La vera novità, in casa Roma, sarebbe tutta qui: invertire la rotta rispetto agli ultimi anni. Secondo quanto riferito dal Corriere dello Sport, i Friedkin hanno deciso di stare dalla parte di Gasperini anche dopo il crollo di San Siro, trasformando il ko contro l’Inter in un messaggio rivolto soprattutto alla rosa. È una presa di posizione che rompe con un copione già visto, dopo i cambi in panchina da Fonseca a Mourinho, fino a De Rossi e Juric.

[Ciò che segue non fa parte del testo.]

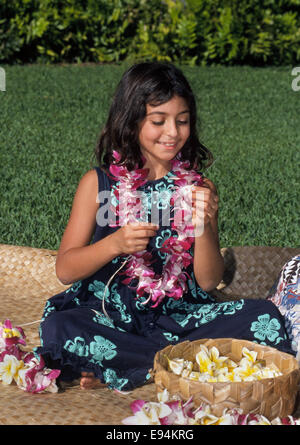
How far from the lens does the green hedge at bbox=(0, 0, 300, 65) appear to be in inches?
453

La proprietà cambia bersaglio
Il punto, stavolta, non sarebbe l’allenatore ma il gruppo. Il quotidiano parla di una squadra finita nel mirino dopo aver raccolto appena 18 punti nelle ultime 12 partite, con una continuità giudicata insufficiente e con la sensazione, sempre più forte, di essere rimasta intrappolata nella solita terra di mezzo tra quinto e sesto posto. In questo quadro rientra anche la lettura della tifoseria: il messaggio della Curva Sud del 22 marzo contro il Lecce chiedeva una risposta agli uomini, non a Gasperini, e anche verso la gara di venerdì contro il Pisa l’orientamento sarebbe quello di sostenere la squadra, aspettandosi però una reazione immediata.
Estate di rivoluzione
Il passaggio più interessante riguarda proprio il domani. Da una parte Gasperini continua a proteggere lo spogliatoio, spiegando che “sarebbe una follia smantellare il gruppo” e che vadano inseriti giocatori; dall’altra la proprietà considera inevitabile un intervento profondo sul nucleo della rosa. Non una rifondazione urlata, ma una sterzata vera sì: la sconfitta con l’Inter è stata letta come la fotografia dei limiti attuali della squadra, e il confronto estivo con Massara e il tecnico dovrebbe partire proprio da qui. Per questo Roma-Pisa pesa già tantissimo: non è solo la prossima partita, ma il primo esame dentro una nuova linea.